*EXCERPT TO READ*:

■ ■ ■ ■

This is a VR ‘access all areas’ experience for the final leg of the championship in London and is the result of a partnership between Discovery Sports Events and tech and entertainment company Infinite Reality (VR).

“We will be the first [sports production] to offer 100% of the broadcast feed we produce in the metaverse. There will be more than 10 TV feeds available; that’s not just the world feed and the onboard feed, but also a camera on the UCI referee, a camera on the live director in the OB van, and a camera on the show caller, to offer an immersive experience and a [greater] level of access to fans. They will see content that’s never been available before. We see it as a perfect complement to what we are providing on linear, digital and social media.”

The preview experience will be accessible on iPad or PC, but Ribeiro says development work is ongoing to allow the third season next year to be experienced via VR headsets and similar technology.

“We will be the first [sports production] to offer 100% of the broadcast feed we produce in the metaverse”

■ ■ ■ ■

[Extracted data entries]
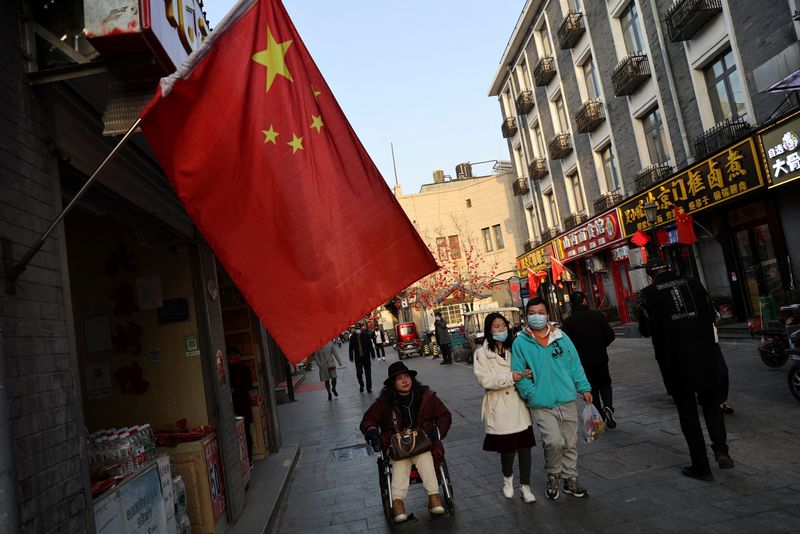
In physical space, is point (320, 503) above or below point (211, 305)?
below

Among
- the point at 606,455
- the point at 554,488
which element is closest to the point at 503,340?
the point at 554,488

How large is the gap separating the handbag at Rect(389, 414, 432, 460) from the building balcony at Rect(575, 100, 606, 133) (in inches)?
738

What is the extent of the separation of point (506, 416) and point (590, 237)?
19.1m

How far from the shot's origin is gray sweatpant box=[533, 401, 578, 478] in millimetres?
5207

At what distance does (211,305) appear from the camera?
20.0ft

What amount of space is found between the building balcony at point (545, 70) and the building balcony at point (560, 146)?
2754 mm

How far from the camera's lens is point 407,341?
29203 millimetres

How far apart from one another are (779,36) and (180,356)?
1322 centimetres

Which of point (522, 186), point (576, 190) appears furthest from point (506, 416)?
point (522, 186)

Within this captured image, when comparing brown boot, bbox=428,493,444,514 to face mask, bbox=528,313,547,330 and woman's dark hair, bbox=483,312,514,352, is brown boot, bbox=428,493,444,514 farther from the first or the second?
face mask, bbox=528,313,547,330

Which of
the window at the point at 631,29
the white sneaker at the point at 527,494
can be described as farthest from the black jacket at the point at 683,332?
the window at the point at 631,29

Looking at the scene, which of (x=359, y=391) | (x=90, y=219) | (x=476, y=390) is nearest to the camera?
(x=90, y=219)

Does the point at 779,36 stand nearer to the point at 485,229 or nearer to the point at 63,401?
the point at 63,401

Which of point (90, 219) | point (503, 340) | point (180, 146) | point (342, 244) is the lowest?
point (503, 340)
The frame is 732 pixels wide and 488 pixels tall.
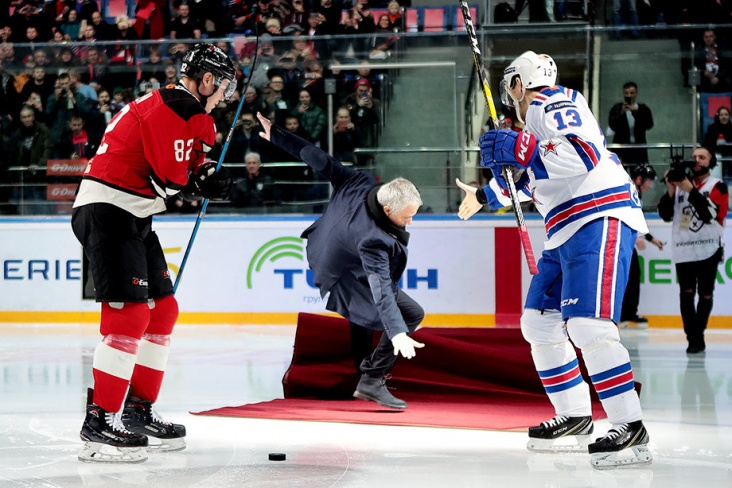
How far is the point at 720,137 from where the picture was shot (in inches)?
364

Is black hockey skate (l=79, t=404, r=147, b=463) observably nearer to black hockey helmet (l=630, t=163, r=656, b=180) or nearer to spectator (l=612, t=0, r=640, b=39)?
black hockey helmet (l=630, t=163, r=656, b=180)

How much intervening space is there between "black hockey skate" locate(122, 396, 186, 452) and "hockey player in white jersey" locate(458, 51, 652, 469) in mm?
1370

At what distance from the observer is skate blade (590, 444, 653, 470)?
3.79 metres

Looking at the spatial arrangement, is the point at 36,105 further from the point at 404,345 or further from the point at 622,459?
the point at 622,459

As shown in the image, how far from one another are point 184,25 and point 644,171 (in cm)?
537

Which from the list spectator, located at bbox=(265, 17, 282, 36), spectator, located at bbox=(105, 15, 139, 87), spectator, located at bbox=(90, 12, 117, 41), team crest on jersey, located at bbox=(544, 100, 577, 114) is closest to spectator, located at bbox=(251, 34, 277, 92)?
spectator, located at bbox=(105, 15, 139, 87)

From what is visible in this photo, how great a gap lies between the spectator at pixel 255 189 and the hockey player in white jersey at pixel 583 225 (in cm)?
570

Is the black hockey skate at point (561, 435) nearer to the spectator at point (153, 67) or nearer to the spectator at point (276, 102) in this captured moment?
the spectator at point (276, 102)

■ ■ ■ ■

*WHAT THE TASK REQUIRES*:
Echo the metaverse broadcast passage word for word, starting at "This is a VR" and ending at "Infinite Reality (VR).". The lines are separate material and are not part of the metaverse broadcast passage.

*EXERCISE SOLUTION*:
This is a VR ‘access all areas’ experience for the final leg of the championship in London and is the result of a partnership between Discovery Sports Events and tech and entertainment company Infinite Reality (VR).